With patients whose thought distortions are negatively affecting their mood, I use cognitive-behavioral therapy (CBT), which is designed to change these thought processes. If you identify such a patient, you can discuss CBT with them. In some cases, it can be of benefit to simply educate the patient regarding the connection between their thoughts, memories, and experiences and their feelings. In more severe cases, referral to a psychiatrist or a therapist who performs CBT is indicated.

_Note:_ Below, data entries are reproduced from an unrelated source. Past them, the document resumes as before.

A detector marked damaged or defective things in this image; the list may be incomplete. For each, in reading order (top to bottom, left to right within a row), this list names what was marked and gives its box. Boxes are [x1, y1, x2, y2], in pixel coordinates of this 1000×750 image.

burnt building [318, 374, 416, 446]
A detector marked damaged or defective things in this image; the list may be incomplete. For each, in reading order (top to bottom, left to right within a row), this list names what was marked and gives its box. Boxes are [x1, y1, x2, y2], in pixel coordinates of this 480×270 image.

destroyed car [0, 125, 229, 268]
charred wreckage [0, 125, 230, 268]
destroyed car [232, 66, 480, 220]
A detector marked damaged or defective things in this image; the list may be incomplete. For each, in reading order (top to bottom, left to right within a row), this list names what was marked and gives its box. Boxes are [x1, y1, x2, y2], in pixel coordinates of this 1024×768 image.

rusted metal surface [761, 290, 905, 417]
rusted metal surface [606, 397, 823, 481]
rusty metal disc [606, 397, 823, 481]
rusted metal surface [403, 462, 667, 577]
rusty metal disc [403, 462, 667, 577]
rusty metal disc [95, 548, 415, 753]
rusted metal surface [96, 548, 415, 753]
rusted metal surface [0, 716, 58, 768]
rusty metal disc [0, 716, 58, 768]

If my patients have a history of trauma, a stressful childhood, or a pattern of poor functioning in a number of similar settings throughout their life, I may use psychodynamic psychotherapy. During these sessions, I work with patients to uncover their less obvious or subconscious beliefs, feelings, and memories. These factors often influence behavior, thoughts, and emotions without our knowledge. By identifying how memories and experiences are contributing to their current patterns of thought and behavior, my patients can better understand why they feel depressed or anxious, as we work to decrease this negative influence.

There are many other types of therapy I utilize, and several others to which I refer my patients in the community. Interpersonal psychotherapy can be very beneficial if relationships and social encounters are the root of stress, anxiety, and mood problems. Eye-movement desensitization and reprocessing can be very helpful for trauma and anxiety associated with depression. Dialectical behavioral therapy can be very useful in patients whose belief systems or patterns of interaction with those around them causes dysfunction of mood and behavior.

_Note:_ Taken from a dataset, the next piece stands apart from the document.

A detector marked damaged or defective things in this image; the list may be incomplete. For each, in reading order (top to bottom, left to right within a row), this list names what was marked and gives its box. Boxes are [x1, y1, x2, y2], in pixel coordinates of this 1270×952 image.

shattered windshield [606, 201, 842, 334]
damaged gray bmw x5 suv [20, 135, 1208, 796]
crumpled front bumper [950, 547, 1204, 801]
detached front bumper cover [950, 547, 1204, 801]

There are also intensive outpatient programs for the patients who are most negatively affected by depression and whose functioning is the most severely impaired. These programs meet several times during the week and for several hours each session. I advise that if my patient's depression is severe enough to cause a leave from work or impaired ability to carry out obligations at home, it warrants this more intensive therapy.

If you are the patient's general practitioner, I would not advise you to use these types of therapy unless you are trained to do so. However, now you can begin to educate your patients on how therapy is personalized to their specific needs.

If you are unsure about what type of therapy your patients would most benefit from, a referral to a psychiatrist can assist with recommendations of therapy options. The psychiatrist plays an instrumental role in making a formal diagnosis and formulating the treatment plan. In many cases, I perform therapy in my office; in other cases, I may refer my patient to another psychiatrist, a psychologist, or other therapist who specializes in a specific type of therapy.

The most important factor when selecting who your patient will go to for therapy is fit. They must feel that their therapist understands their concerns and provides a safe and supportive environment for healing. The second most important factor is the type of therapy used. A psychiatrist can be instrumental in helping you and your patients determine what type of therapy will provide them with the most benefit.